[Saved entries]
----

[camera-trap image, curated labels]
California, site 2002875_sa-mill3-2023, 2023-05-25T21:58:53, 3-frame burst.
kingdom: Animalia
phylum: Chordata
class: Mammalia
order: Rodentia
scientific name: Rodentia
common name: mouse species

----

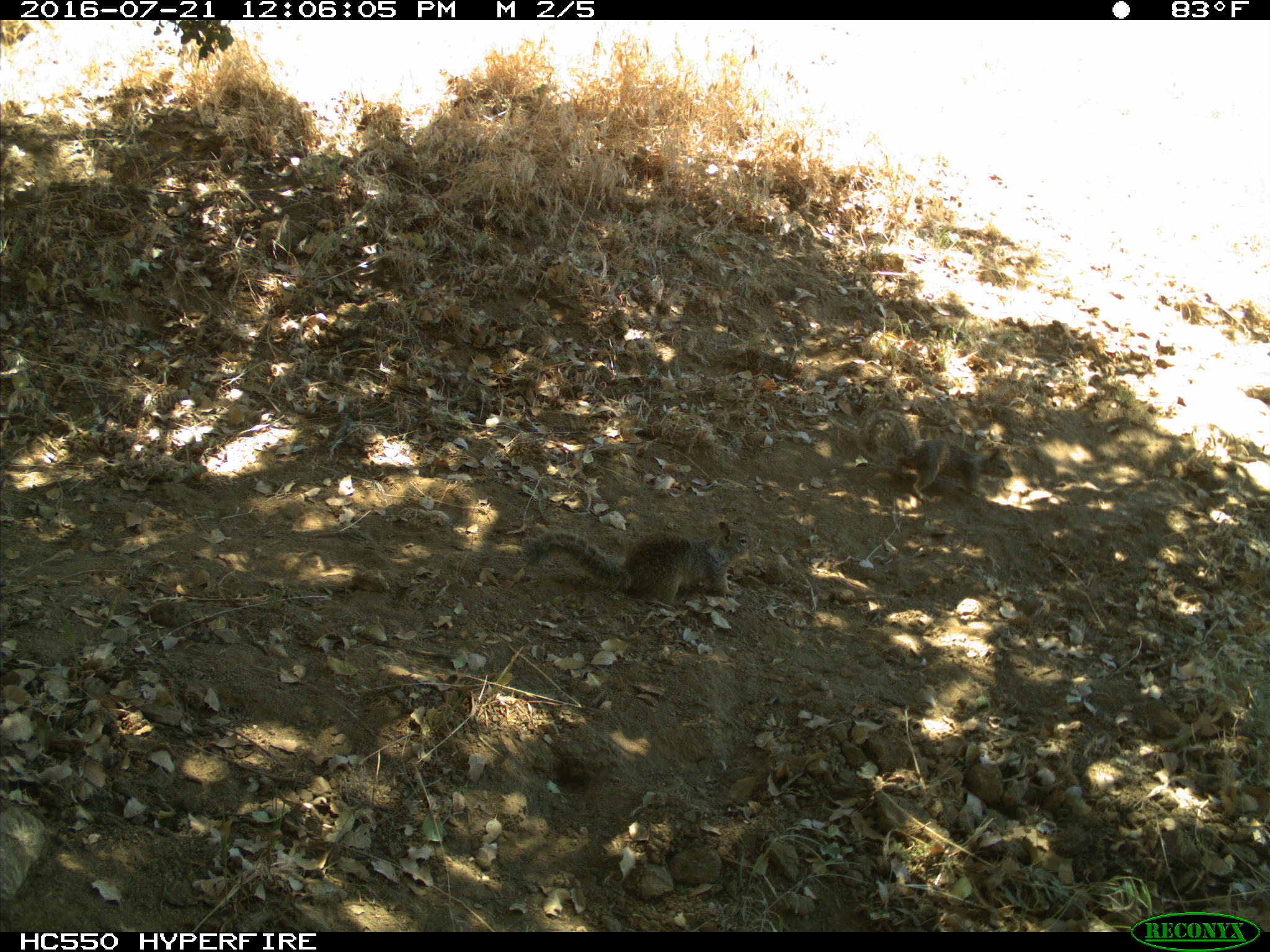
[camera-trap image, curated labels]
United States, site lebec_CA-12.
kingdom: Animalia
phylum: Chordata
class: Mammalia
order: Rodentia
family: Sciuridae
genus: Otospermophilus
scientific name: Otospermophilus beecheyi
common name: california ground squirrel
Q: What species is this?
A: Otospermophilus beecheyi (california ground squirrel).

----

◆ BRIEF
From the records above, print only the lines between the one holding "scientific name: Otospermophilus beecheyi" and the one holding "A: Otospermophilus beecheyi", inclusive, exactly as they stand.

◆ ANSWER SECTION
scientific name: Otospermophilus beecheyi
common name: california ground squirrel
Q: What species is this?
A: Otospermophilus beecheyi (california ground squirrel).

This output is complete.